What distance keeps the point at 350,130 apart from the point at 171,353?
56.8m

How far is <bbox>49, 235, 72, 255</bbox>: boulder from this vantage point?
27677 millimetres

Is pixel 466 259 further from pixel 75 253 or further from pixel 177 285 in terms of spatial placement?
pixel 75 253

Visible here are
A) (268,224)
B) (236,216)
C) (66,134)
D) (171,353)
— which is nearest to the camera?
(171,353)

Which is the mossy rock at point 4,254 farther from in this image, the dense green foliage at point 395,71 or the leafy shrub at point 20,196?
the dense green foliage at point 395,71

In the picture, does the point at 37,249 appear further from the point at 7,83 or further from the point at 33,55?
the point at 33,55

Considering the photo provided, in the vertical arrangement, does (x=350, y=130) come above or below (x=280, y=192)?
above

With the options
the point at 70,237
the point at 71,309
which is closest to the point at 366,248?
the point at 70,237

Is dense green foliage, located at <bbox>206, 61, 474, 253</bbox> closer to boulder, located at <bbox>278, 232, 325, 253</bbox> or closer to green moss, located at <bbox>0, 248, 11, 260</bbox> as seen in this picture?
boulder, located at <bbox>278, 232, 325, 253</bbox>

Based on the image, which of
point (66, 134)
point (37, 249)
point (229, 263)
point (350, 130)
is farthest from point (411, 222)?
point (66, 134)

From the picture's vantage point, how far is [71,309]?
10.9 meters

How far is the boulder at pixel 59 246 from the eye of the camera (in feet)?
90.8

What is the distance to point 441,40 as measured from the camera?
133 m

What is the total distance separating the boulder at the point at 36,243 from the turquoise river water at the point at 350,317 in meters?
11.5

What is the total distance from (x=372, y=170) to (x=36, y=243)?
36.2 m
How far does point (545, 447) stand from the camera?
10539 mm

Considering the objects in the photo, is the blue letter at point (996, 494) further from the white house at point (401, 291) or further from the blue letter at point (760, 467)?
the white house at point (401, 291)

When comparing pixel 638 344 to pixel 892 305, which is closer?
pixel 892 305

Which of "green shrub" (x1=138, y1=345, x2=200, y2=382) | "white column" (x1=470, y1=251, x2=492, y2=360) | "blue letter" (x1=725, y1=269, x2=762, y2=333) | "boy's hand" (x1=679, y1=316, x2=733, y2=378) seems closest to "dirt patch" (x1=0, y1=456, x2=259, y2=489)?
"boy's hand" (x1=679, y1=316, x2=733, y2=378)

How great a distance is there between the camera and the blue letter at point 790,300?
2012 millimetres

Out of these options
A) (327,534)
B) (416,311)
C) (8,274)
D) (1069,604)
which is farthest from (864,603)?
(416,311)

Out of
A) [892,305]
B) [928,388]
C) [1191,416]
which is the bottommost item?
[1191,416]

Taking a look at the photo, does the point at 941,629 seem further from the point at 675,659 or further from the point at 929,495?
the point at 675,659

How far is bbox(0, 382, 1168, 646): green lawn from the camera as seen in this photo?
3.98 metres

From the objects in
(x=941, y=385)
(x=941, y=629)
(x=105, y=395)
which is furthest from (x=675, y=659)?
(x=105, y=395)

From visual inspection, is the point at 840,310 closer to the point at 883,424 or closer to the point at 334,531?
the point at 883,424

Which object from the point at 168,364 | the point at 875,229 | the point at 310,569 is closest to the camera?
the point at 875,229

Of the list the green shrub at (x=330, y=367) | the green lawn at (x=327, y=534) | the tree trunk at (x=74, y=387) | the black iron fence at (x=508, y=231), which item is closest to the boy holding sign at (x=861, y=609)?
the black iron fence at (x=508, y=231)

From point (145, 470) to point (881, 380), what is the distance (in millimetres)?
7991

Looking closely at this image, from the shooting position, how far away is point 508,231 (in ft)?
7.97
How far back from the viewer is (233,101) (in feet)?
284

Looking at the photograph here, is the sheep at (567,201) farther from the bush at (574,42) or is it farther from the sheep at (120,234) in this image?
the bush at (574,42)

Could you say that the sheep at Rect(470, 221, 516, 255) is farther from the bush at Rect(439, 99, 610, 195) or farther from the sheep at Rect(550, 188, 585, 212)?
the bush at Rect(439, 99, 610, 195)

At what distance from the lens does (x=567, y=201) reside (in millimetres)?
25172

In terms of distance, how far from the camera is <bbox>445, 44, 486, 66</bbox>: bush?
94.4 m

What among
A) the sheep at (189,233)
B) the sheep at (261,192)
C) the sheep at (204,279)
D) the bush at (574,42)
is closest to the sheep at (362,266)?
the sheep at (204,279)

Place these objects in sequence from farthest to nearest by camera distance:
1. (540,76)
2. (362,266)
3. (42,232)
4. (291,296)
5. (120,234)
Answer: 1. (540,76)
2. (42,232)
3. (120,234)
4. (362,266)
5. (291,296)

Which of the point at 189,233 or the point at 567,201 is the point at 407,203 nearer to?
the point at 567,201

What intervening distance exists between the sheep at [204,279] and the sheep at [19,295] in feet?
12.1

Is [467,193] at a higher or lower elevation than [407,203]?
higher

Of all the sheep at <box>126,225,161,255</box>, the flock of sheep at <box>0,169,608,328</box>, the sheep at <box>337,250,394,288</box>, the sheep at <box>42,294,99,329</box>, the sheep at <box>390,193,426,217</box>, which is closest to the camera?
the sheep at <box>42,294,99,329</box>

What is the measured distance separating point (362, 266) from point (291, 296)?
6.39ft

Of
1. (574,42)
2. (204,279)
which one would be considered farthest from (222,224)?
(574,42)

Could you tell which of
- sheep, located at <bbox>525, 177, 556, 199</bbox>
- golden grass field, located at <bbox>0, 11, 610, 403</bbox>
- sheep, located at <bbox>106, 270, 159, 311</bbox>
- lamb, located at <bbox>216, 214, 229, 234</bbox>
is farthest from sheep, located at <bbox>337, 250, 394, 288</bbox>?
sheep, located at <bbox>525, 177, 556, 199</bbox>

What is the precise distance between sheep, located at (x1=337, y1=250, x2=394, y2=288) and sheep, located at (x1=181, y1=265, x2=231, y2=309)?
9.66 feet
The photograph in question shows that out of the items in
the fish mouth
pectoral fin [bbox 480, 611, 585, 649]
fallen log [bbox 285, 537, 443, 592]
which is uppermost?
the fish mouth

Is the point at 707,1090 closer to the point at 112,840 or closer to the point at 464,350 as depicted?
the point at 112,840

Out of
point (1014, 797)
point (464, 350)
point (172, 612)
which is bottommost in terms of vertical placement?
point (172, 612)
____________
▸ **Work instructions**
Retype the material in full, character for character.

▸ **Output for this exercise**
What distance keeps the point at 350,130 apart from the point at 171,353?
56.8m

How far is <bbox>49, 235, 72, 255</bbox>: boulder from this vantage point?
27677 millimetres

Is pixel 466 259 further from pixel 75 253 or further from pixel 177 285 in terms of spatial placement?
pixel 75 253

Visible here are
A) (268,224)
B) (236,216)
C) (66,134)
D) (171,353)
— which is nearest to the camera?
(171,353)

Which is the mossy rock at point 4,254 farther from in this image, the dense green foliage at point 395,71 or the leafy shrub at point 20,196?
the dense green foliage at point 395,71

In the picture, does the point at 37,249 appear further from the point at 7,83 or further from the point at 33,55?
the point at 33,55

Considering the photo provided, in the vertical arrangement, does (x=350, y=130) come above or below (x=280, y=192)?
above

With the options
the point at 70,237
the point at 71,309
which is closest to the point at 366,248?
the point at 70,237

Is dense green foliage, located at <bbox>206, 61, 474, 253</bbox> closer to boulder, located at <bbox>278, 232, 325, 253</bbox> or closer to green moss, located at <bbox>0, 248, 11, 260</bbox> as seen in this picture?
boulder, located at <bbox>278, 232, 325, 253</bbox>

Based on the image, which of
point (66, 134)
point (37, 249)
point (229, 263)
point (350, 130)
is farthest from point (411, 222)?
point (66, 134)

From the picture's vantage point, how far is [71,309]?
10.9 meters

How far is the boulder at pixel 59 246 from the eye of the camera (in feet)?
90.8

What is the distance to point 441,40 as measured from the camera?
133 m

What is the total distance separating the boulder at the point at 36,243 from the turquoise river water at the point at 350,317 in meters?
11.5

What is the total distance from (x=372, y=170) to (x=36, y=243)?
36.2 m
How far does point (545, 447) stand from the camera?
10539 mm

Considering the objects in the photo, is the blue letter at point (996, 494) further from the white house at point (401, 291) or further from the blue letter at point (760, 467)?
the white house at point (401, 291)

When comparing pixel 638 344 to pixel 892 305, which is closer?
pixel 892 305

Which of "green shrub" (x1=138, y1=345, x2=200, y2=382) | "white column" (x1=470, y1=251, x2=492, y2=360) | "blue letter" (x1=725, y1=269, x2=762, y2=333) | "boy's hand" (x1=679, y1=316, x2=733, y2=378) seems closest to "dirt patch" (x1=0, y1=456, x2=259, y2=489)?
"boy's hand" (x1=679, y1=316, x2=733, y2=378)

How great a distance is there between the camera and the blue letter at point 790,300?
2012 millimetres

Out of these options
A) (327,534)
B) (416,311)
C) (8,274)
D) (1069,604)
which is farthest from (864,603)?
(416,311)

Out of
A) [892,305]
B) [928,388]
C) [1191,416]
which is the bottommost item?
[1191,416]

Taking a look at the photo, does the point at 941,629 seem further from the point at 675,659 or further from the point at 929,495?
the point at 675,659

How far is bbox(0, 382, 1168, 646): green lawn from the camera as seen in this photo?
3.98 metres

From the objects in
(x=941, y=385)
(x=941, y=629)
(x=105, y=395)
which is furthest from (x=675, y=659)?
(x=105, y=395)

From visual inspection, is the point at 840,310 closer to the point at 883,424 or closer to the point at 334,531?
the point at 883,424

Which object from the point at 168,364 | the point at 875,229 | the point at 310,569 is closest to the camera?
the point at 875,229

Of the list the green shrub at (x=330, y=367) | the green lawn at (x=327, y=534) | the tree trunk at (x=74, y=387) | the black iron fence at (x=508, y=231), which item is closest to the boy holding sign at (x=861, y=609)?
the black iron fence at (x=508, y=231)

From point (145, 470) to point (881, 380), what is the distance (in millimetres)?
7991

Looking closely at this image, from the shooting position, how far away is point 508,231 (in ft)?
7.97
How far back from the viewer is (233,101) (in feet)?
284

Looking at the photograph here, is the sheep at (567,201) farther from the bush at (574,42) or is it farther from the sheep at (120,234) in this image?
the bush at (574,42)

Could you say that the sheep at Rect(470, 221, 516, 255) is farther from the bush at Rect(439, 99, 610, 195) or farther from the sheep at Rect(550, 188, 585, 212)?
the bush at Rect(439, 99, 610, 195)

At what distance from the lens does (x=567, y=201) reside (in millimetres)?
25172

In terms of distance, how far from the camera is <bbox>445, 44, 486, 66</bbox>: bush?
94.4 m

What among
A) the sheep at (189,233)
B) the sheep at (261,192)
C) the sheep at (204,279)
D) the bush at (574,42)
is closest to the sheep at (362,266)?
the sheep at (204,279)

Place these objects in sequence from farthest to nearest by camera distance:
1. (540,76)
2. (362,266)
3. (42,232)
4. (291,296)
5. (120,234)
Answer: 1. (540,76)
2. (42,232)
3. (120,234)
4. (362,266)
5. (291,296)

Which of the point at 189,233 or the point at 567,201 is the point at 407,203 nearer to?
the point at 567,201

What intervening distance exists between the sheep at [204,279] and the sheep at [19,295] in feet?
12.1

Is [467,193] at a higher or lower elevation than [407,203]?
higher

Of all the sheep at <box>126,225,161,255</box>, the flock of sheep at <box>0,169,608,328</box>, the sheep at <box>337,250,394,288</box>, the sheep at <box>42,294,99,329</box>, the sheep at <box>390,193,426,217</box>, which is closest to the camera?
the sheep at <box>42,294,99,329</box>

What is the measured distance separating point (362, 266) from point (291, 296)?
6.39ft

Of
1. (574,42)
2. (204,279)
which one would be considered farthest from (222,224)?
(574,42)

Could you tell which of
- sheep, located at <bbox>525, 177, 556, 199</bbox>
- golden grass field, located at <bbox>0, 11, 610, 403</bbox>
- sheep, located at <bbox>106, 270, 159, 311</bbox>
- lamb, located at <bbox>216, 214, 229, 234</bbox>
is farthest from sheep, located at <bbox>337, 250, 394, 288</bbox>?
sheep, located at <bbox>525, 177, 556, 199</bbox>

What is the precise distance between sheep, located at (x1=337, y1=250, x2=394, y2=288) and sheep, located at (x1=181, y1=265, x2=231, y2=309)?
9.66 feet
The photograph in question shows that out of the items in
the fish mouth
pectoral fin [bbox 480, 611, 585, 649]
fallen log [bbox 285, 537, 443, 592]
which is uppermost?
the fish mouth

Is the point at 707,1090 closer to the point at 112,840 or closer to the point at 464,350 as depicted?
the point at 112,840

Out of
point (1014, 797)
point (464, 350)
point (172, 612)
which is bottommost in terms of vertical placement?
point (172, 612)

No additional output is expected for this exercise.